» **Description of the task**:
State how many lines of the data below hold the string "https", giving nothing but the number.
**** Working data ****
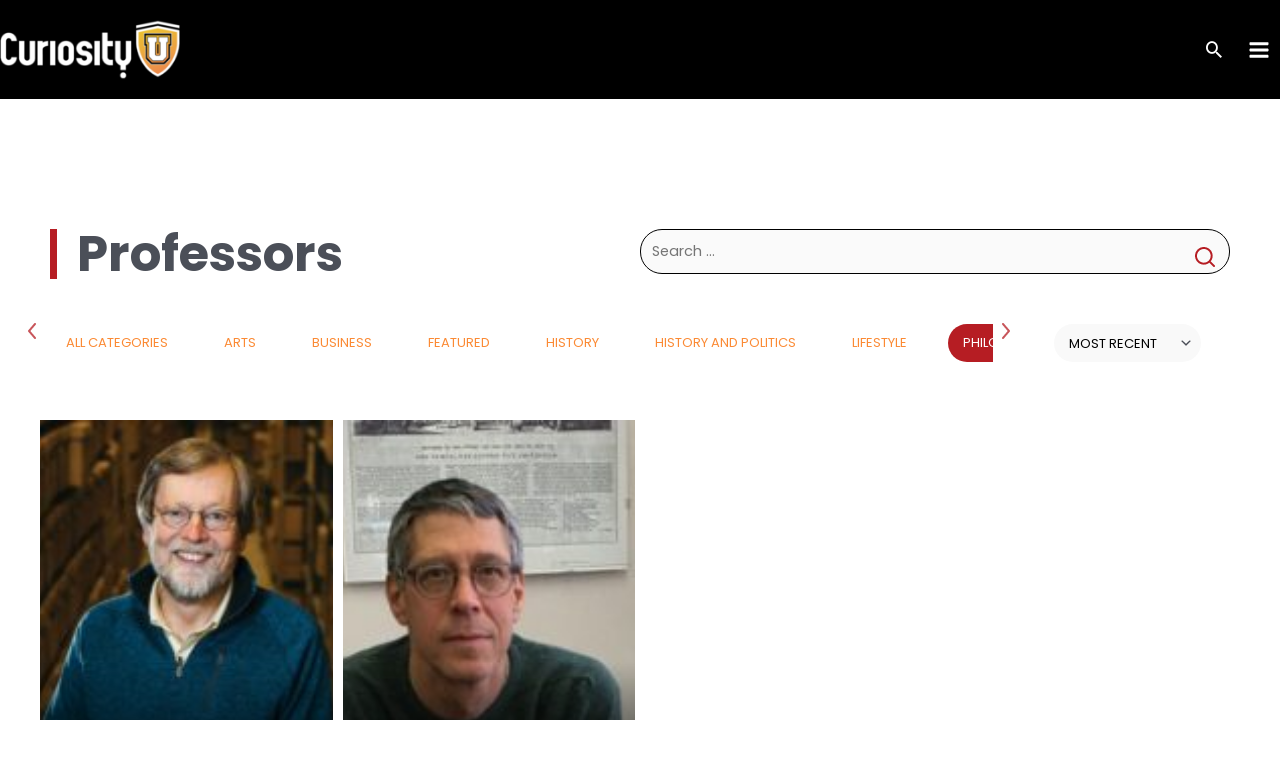

--- FILE ---
content_type: application/javascript
request_url: https://www.curiosityu.com/wp-content/plugins/woocommerce-memberships/assets/js/frontend/wc-memberships-blocks-common.min.js?ver=1.26.8
body_size: 2350
content:
var _extends=Object.assign||function(t){for(var e=1;e<arguments.length;e++){var a,r=arguments[e];for(a in r)Object.prototype.hasOwnProperty.call(r,a)&&(t[a]=r[a])}return t},_slicedToArray=function(t,e){if(Array.isArray(t))return t;if(Symbol.iterator in Object(t)){var a=e,r=[],n=!0,e=!1,i=void 0;try{for(var o,s=t[Symbol.iterator]();!(n=(o=s.next()).done)&&(r.push(o.value),!a||r.length!==a);n=!0);}catch(t){e=!0,i=t}finally{try{!n&&s.return&&s.return()}finally{if(e)throw i}}return r}throw new TypeError("Invalid attempt to destructure non-iterable instance")};jQuery(function(o){var a,e,t,r,s,p,l,d,w,u=window.wc_memberships_blocks_common||{};function c(t){return new URLSearchParams(window.location.search).get("wcm_dir_"+t)}a=function t(e,a){var r=!0,n=!1,i=void 0;try{for(var o,s=Object.entries(e)[Symbol.iterator]();!(r=(o=s.next()).done);r=!0){var c=_slicedToArray(o.value,2),p=c[0],l=c[1];null!==l&&"object"==typeof l?(void 0===a[p]&&(a[p]=new l.__proto__.constructor),t(l,a[p])):a[p]=l}}catch(t){n=!0,i=t}finally{try{!r&&s.return&&s.return()}finally{if(n)throw i}}return a},e=function(t,e){var a;history.pushState&&(t="wcm_dir_"+t,a=new URLSearchParams(window.location.search),e?a.set(t,e):a.delete(t),(e=new URL(window.location.href)).search=a.toString(),window.history.pushState({path:e.toString()},"",e.toString()))},t=function(){var t=0<arguments.length&&void 0!==arguments[0]?arguments[0]:{};e("search",t.search),e("plan",t.plan),e("status",t.status),e("page",1===parseInt(t.page,10)?null:parseInt(t.page,10))},r=function(){var r=0<arguments.length&&void 0!==arguments[0]?arguments[0]:{};t(r.requestData),o.get({url:u.restUrl+(r.endPoint||""),data:r.requestData||{wc_memberships_block:!0},beforeSend:function(t){t.setRequestHeader("X-WP-Nonce",u.restNonce)}}).done(function(t,e,a){r.callBack(t,e,a)}).fail(function(){console.log("error")}).always(function(){console.log("finished")})},s=function(n){var i,o,s,t=1<arguments.length&&void 0!==arguments[1]?arguments[1]:{},c=(n.data("directory-id"),n.data("directory-data")),e={},e=(c.membershipPlans.length&&(e.plan=c.membershipPlans.join(",")),(i=n.find(".wcm-plans").val().join(","))&&(e.plan=i),c.membershipStatus.length&&(e.status=c.membershipStatus.join(",")),(o=n.find(".wcm-status").val().join(","))&&(e.status=o),(s=n.find(".wcm-search-input").val())&&(e.search=s),e.wc_memberships_block=t.wc_memberships_block=!0,t.requestData&&t.requestData.page&&n.find(".wcm-pagination-wrapper").data("current-page",t.requestData.page),n.find(".wmc-loader").show(),{endPoint:"wc/v4/memberships/members",requestData:_extends({customer_data:!0,per_page:c.perPage,wc_memberships_block:!0},e),callBack:function(t,e,a){t.length?(r="",t.forEach(function(t){t.directorySettings=c,r+=w(t)}),n.find(".wcm-directory-list-wrapper").html(r)):i||o||s?(t=u.keywords.search_not_found,n.find(".wcm-directory-list-wrapper").html('<div class="directory-placeholder-box"><p>'+t+"</p></div>")):(t=u.keywords.results_not_found,n.find(".wcm-directory-list-wrapper").html('<div class="directory-placeholder-box"><p>'+t+"</p></div>")),a.getResponseHeader("x-wp-total");var r,t=a.getResponseHeader("x-wp-totalpages");p(n,t),l(n),n.find(".wmc-loader").hide()}});r(a(e,t))},p=function(t,e){var a=parseInt(t.find(".wcm-pagination-wrapper").data("current-page"),10);e=parseInt(e.toString(),10),t.find(".wcm-pagination-wrapper").data("total-pages",e),0===e?t.find(".wcm-pagination-wrapper").hide():(t.find(".wcm-pagination-wrapper").show(),e<=a?t.find(".wcm-pagination-wrapper .next").hide():t.find(".wcm-pagination-wrapper .next").show(),1===a?t.find(".wcm-pagination-wrapper .previous").hide():t.find(".wcm-pagination-wrapper .previous").show())},l=function(r){r.find(".wcm-pagination-wrapper .wcm-pagination").off("click").on("click",function(t){var e=parseInt(r.find(".wcm-pagination-wrapper").data("current-page").toString(),10),a=parseInt(r.find(".wcm-pagination-wrapper").data("total-pages").toString(),10);t.preventDefault(),t.currentTarget.classList.contains("next")&&e<a&&(a=e+1,r.find(".wcm-pagination-wrapper").data("current-page",a),s(r,{requestData:{page:a}})),t.currentTarget.classList.contains("previous")&&1<e&&(a=e-1,r.find(".wcm-pagination-wrapper").data("current-page",a),s(r,{requestData:{page:a}}))})},d=function(e,t){var a="";return t.forEach(function(t){e.includes(t.slug)&&t.value&&(a+='<div class="info-box profile-fields"><label>'+t.name+": </label><span>"+t.value+"</span></div>")}),a},w=function(){var t=0<arguments.length&&void 0!==arguments[0]?arguments[0]:{},e=t.customer_data,a=t.plan_name,r=t.profile_fields,t=t.directorySettings,n=t.showBio,i=t.showEmail,o=t.showPhone,s=t.showAddress,c=t.avatar,p=t.avatarSize,t=t.profileFields;return'\n\t\t\t<div class="wcm-directory-member-wrapper">\n\t\t\t\t<div class="wcm-directory-member">\n\t\t\t\t\t'+(c?'<img src="'+e.avatar+'" style="width:'+p+'px">':"")+"\n\t\t\t\t\t<h4>"+e.first_name+" "+e.last_name+" </h4>\n\t\t\t\t\t"+(n?'<div class="bio-box">'+e.bio+"</div>":"")+'\n\t\t\t\t\t<div class="info-box"><label>'+u.keywords.plan+": </label><span>"+a+"</span></div>\n\t\t\t\t\t"+(i&&e.user_email?'<div class="info-box"><label>'+u.keywords.email+": </label><span>"+e.user_email+"</span></div>":"")+"\n\t\t\t\t\t"+(o&&e.phone?'<div class="info-box"><label>'+u.keywords.phone+": </label><span>"+e.phone+"</\n\t\t\t\t\tspan></div>":"")+"\n\t\t\t\t\t"+(s&&e.address?'<div class="info-box"><label>'+u.keywords.address+": </label><span>"+e.address+"</\n\t\t\t\t\tspan></div>":"")+"\n\t\t\t\t\t"+(t.length&&r.length?d(t,r):"")+"\n\t\t\t\t</div>\n\t\t\t</div>"},o(".wc-memberships-directory-container.wcm-directory-front-end").length&&(o(".wc-memberships-directory-filter-wrapper .wcm-select").select2(),o(".wc-memberships-directory-container.wcm-directory-front-end").each(function(t,e){var a,r,n,i;a=o(e),n=r=void 0,i={},(r=c("plan"))&&a.find(".wcm-plans").val(r.split(",")).trigger("change"),(n=c("status"))&&a.find(".wcm-status").val(n.split(",")).trigger("change"),(r=c("search"))&&a.find(".wcm-search-input").val(r),(n=c("page"))&&(a.find(".wcm-pagination-wrapper").data("current-page",n),i.requestData={page:n}),s(a,i),o(e).find(".wcm-filter-btn,.wcm-search-btn").click(function(){s(o(e),{requestData:{page:1}})}),o(e).find(".wcm-search-input").keyup(function(t){13===t.keyCode&&s(o(e),{requestData:{page:1}})})}))});

--- FILE ---
content_type: application/javascript
request_url: https://www.curiosityu.com/wp-content/plugins/onedayu-site-functionality/assets/dist/js/block/category-filter-sort.min.js?ver=1761167160
body_size: 427
content:
!function(e){e(".sort-cats select.sort").on("change",function(s){var i=e(this).val();return i&&(window.location=i),!1}),e(".cats.slick-slider").length&&(e(".cats.slick-slider").slick({centerPadding:"5px",variableWidth:!0,slidesToShow:2,slidesToScroll:1,mobileFirst:!0,responsive:[{breakpoint:980,settings:{centerPadding:"5px",slidesToShow:6,slidesToScroll:1}},{breakpoint:767,settings:{centerPadding:"40px",slidesToShow:3,slidesToScroll:1}}]}),jQuery(".cats.slick-slider .selected-cat").length&&(jQuery(".cats.slick-slider .selected-cat").parents(".slick-slide").addClass("odu-selected"),e(".cats.slick-slider").slick("slickGoTo",e(".odu-selected").data("slick-index")),e(".slick-initialized").css("visibility","visible"),e(".odu-cat-filter-block .sort").css("visibility","visible"),e(".odu-cat-filter-block").css("max-height","100%")))}(jQuery);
****
» **Task response**:
2